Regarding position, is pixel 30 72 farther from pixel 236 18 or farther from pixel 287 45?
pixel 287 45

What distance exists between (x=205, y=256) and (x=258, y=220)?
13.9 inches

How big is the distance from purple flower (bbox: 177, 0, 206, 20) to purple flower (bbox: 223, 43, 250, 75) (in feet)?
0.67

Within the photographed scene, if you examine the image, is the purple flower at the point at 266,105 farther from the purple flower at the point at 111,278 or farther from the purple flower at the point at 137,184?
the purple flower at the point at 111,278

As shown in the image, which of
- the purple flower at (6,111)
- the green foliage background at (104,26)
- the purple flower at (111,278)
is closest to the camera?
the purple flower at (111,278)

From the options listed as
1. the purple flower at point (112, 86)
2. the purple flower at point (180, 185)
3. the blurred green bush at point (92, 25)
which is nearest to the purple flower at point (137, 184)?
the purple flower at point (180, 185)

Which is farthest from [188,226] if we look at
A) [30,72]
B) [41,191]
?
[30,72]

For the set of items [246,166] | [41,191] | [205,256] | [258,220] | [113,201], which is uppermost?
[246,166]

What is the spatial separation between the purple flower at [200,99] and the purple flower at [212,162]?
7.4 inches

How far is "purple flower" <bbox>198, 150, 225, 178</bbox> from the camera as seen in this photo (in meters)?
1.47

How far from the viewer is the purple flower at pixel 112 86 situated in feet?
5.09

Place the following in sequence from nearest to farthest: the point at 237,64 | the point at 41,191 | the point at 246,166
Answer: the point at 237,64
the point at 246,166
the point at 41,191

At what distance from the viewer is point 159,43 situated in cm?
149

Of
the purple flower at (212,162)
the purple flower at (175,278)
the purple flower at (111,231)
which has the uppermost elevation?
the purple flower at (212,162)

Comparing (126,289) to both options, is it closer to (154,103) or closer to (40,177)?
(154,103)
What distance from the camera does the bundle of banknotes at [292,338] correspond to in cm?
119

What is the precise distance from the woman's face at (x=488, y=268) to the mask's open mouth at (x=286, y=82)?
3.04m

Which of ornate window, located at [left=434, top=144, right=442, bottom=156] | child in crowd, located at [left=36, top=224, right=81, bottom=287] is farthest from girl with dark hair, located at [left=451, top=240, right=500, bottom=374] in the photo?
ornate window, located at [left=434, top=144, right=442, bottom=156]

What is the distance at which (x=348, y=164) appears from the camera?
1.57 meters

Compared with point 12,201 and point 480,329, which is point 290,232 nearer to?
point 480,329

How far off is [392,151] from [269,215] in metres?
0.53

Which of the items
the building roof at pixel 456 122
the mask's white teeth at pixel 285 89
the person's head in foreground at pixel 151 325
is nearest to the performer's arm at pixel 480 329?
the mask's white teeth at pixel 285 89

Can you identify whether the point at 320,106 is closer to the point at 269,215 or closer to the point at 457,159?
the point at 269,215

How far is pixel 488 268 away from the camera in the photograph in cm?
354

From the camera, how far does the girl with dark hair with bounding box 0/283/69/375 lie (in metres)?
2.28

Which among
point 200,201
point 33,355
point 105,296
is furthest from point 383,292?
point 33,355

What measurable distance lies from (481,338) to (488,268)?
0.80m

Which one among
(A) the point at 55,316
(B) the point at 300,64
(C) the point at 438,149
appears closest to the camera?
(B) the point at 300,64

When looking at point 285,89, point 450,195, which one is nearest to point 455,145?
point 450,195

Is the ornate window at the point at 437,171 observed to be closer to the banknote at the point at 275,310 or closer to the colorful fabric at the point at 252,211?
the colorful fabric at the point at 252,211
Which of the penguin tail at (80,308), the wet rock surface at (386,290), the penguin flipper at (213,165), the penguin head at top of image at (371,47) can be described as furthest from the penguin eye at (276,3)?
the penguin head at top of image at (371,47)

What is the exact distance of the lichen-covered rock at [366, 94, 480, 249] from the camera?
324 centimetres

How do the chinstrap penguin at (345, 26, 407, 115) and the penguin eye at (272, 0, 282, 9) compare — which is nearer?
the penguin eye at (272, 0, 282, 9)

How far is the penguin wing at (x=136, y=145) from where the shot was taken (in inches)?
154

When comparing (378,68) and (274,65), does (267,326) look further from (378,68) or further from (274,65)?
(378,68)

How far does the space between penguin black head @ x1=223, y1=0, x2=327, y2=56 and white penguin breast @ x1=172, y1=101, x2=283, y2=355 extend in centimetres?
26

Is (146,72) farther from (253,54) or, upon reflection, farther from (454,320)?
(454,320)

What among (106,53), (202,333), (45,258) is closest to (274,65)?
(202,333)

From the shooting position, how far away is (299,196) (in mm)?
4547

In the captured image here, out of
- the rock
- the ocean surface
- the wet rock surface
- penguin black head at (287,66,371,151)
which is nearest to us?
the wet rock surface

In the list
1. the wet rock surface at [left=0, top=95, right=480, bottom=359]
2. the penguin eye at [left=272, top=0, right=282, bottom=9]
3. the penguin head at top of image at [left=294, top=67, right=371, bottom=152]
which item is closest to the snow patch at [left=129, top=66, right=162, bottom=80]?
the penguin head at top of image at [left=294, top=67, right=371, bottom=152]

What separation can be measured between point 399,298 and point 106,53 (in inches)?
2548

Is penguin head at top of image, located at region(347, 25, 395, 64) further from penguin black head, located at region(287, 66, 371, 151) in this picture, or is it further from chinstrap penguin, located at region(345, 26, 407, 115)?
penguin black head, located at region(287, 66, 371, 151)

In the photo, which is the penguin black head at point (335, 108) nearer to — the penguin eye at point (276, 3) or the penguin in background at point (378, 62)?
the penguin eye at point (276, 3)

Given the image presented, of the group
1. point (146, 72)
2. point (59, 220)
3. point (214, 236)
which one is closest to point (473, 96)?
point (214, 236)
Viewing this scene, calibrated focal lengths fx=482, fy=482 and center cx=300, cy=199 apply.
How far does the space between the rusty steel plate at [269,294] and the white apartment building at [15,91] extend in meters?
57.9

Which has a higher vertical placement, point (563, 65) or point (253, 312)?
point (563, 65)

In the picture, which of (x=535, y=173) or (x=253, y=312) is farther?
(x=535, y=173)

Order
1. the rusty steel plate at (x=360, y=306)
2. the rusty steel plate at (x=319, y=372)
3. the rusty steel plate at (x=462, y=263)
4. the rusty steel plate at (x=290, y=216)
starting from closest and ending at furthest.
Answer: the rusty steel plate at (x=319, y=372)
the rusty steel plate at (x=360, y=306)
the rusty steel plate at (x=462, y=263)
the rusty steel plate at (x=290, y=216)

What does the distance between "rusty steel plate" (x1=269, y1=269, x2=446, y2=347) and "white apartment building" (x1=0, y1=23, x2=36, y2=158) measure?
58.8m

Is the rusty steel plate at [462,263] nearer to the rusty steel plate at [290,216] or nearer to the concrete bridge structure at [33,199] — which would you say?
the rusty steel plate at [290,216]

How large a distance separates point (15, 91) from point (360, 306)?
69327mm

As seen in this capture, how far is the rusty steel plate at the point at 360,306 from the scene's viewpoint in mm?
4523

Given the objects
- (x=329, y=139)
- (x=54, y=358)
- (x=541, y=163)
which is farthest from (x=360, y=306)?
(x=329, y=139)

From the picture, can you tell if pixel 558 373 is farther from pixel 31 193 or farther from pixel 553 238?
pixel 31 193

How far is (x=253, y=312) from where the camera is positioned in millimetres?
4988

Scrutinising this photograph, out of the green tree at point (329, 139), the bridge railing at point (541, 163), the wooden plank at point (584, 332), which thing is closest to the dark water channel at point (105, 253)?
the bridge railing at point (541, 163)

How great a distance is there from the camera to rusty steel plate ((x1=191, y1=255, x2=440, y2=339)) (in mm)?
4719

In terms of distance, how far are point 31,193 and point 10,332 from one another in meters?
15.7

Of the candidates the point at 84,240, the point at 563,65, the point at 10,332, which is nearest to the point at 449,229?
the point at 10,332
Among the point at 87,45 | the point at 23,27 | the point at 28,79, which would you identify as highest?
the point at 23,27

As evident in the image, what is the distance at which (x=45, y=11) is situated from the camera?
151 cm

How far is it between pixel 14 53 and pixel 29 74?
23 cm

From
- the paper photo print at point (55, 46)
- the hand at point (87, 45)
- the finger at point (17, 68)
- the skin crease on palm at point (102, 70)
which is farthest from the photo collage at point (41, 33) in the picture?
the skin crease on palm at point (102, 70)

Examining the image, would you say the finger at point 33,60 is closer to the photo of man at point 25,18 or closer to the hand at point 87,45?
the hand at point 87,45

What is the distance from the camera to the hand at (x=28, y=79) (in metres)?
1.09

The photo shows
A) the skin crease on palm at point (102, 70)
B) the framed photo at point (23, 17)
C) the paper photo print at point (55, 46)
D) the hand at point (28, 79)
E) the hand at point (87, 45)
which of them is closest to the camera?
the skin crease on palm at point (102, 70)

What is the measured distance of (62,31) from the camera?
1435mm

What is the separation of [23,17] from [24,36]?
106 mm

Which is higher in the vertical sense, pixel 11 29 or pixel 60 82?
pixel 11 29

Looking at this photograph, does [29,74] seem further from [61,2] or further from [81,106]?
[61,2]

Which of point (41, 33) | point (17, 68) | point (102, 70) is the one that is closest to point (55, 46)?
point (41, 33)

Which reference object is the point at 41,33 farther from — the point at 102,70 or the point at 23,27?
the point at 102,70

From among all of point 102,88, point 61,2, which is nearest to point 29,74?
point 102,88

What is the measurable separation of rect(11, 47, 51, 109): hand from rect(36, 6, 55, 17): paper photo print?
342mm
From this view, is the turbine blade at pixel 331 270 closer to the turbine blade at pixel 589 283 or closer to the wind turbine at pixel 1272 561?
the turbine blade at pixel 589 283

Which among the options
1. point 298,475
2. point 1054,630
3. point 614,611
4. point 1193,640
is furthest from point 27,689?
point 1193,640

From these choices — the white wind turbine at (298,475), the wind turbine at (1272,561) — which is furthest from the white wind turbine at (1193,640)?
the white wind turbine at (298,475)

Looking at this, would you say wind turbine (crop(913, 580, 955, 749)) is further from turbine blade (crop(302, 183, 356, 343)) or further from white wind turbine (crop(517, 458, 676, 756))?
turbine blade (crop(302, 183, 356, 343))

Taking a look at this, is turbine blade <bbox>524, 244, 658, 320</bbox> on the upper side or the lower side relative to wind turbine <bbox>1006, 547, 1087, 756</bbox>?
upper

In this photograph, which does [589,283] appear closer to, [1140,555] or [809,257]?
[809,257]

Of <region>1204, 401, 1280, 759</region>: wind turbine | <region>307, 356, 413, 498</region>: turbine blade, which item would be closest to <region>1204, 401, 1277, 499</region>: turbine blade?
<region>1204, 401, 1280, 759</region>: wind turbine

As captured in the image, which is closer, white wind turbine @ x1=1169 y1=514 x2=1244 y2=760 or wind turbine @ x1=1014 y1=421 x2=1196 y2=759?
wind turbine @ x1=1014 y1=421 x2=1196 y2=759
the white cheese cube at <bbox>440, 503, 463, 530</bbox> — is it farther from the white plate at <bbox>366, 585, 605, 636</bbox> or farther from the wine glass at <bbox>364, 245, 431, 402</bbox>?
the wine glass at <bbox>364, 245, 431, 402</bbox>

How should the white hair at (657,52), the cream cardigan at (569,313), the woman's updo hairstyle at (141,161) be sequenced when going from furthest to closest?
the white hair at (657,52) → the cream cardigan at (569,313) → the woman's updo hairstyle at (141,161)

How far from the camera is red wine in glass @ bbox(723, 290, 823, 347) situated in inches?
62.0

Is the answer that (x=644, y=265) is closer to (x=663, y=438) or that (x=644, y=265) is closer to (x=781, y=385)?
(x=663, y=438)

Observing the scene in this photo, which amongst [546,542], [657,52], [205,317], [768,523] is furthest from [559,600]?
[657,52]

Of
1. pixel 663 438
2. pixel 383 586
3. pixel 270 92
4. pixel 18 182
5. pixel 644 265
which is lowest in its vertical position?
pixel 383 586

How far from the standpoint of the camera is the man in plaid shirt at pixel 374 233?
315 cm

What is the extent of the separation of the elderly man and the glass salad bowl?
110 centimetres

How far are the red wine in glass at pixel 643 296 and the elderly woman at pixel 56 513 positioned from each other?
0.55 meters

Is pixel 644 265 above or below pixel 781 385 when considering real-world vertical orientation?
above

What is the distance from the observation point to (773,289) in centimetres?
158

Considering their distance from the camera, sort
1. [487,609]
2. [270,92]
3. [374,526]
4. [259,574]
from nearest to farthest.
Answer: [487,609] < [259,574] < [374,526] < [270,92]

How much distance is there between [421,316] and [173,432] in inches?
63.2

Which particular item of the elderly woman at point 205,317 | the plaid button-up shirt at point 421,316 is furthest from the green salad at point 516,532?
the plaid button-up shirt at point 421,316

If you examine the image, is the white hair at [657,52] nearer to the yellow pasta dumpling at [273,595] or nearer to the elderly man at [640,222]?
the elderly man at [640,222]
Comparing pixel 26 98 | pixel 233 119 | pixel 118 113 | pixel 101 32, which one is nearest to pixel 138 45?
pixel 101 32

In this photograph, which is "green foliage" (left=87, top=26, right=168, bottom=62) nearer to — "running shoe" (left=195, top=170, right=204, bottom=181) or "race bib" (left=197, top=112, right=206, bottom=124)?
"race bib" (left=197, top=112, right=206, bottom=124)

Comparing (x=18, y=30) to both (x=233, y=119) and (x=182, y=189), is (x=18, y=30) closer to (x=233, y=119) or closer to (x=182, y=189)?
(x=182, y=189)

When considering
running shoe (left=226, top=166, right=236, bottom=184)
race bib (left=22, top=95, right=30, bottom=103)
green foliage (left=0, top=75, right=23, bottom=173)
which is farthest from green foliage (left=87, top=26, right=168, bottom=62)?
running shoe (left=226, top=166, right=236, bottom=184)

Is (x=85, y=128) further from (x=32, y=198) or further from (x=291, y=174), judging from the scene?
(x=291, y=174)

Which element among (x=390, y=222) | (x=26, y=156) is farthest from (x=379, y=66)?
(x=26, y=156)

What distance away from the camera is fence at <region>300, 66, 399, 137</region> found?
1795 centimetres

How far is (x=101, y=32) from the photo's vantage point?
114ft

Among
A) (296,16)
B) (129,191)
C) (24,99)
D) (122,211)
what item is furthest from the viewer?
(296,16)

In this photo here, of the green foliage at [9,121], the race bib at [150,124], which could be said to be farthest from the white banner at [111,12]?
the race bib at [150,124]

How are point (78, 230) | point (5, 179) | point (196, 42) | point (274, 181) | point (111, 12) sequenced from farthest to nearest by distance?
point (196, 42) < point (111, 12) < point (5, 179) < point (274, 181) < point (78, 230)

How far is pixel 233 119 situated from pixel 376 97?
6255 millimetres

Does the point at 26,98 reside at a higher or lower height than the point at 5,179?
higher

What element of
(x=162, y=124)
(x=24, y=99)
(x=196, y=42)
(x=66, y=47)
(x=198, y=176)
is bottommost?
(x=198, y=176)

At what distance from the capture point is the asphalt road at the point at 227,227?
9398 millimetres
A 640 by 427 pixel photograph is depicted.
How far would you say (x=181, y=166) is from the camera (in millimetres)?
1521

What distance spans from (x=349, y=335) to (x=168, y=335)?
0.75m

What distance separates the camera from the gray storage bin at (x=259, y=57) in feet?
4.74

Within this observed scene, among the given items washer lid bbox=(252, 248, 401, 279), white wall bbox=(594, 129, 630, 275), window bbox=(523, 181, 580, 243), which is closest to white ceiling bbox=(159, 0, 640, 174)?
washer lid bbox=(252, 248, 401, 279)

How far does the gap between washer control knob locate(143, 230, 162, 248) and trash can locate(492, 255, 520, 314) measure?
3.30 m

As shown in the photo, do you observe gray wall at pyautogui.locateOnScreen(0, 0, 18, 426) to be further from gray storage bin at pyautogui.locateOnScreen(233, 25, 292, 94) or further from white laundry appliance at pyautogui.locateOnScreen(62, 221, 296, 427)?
--
▶ **Aim**
The required output is the exact sequence of lines from the one containing "At what distance from the capture" through the end of the listing, both endpoints included.

▶ **Written solution**
At what distance from the capture point is the asphalt road at the point at 227,227?
9398 millimetres
A 640 by 427 pixel photograph is depicted.
How far would you say (x=181, y=166) is from the camera (in millimetres)?
1521

What distance spans from (x=349, y=335) to (x=168, y=335)?
0.75m

What distance separates the camera from the gray storage bin at (x=259, y=57) in feet?
4.74

Within this observed scene, among the given items washer lid bbox=(252, 248, 401, 279), white wall bbox=(594, 129, 630, 275), window bbox=(523, 181, 580, 243), which is closest to white ceiling bbox=(159, 0, 640, 174)?
washer lid bbox=(252, 248, 401, 279)

How far does the gap between washer control knob locate(143, 230, 162, 248) and trash can locate(492, 255, 520, 314) measure?
3.30 m

As shown in the photo, do you observe gray wall at pyautogui.locateOnScreen(0, 0, 18, 426) to be further from gray storage bin at pyautogui.locateOnScreen(233, 25, 292, 94) or further from white laundry appliance at pyautogui.locateOnScreen(62, 221, 296, 427)?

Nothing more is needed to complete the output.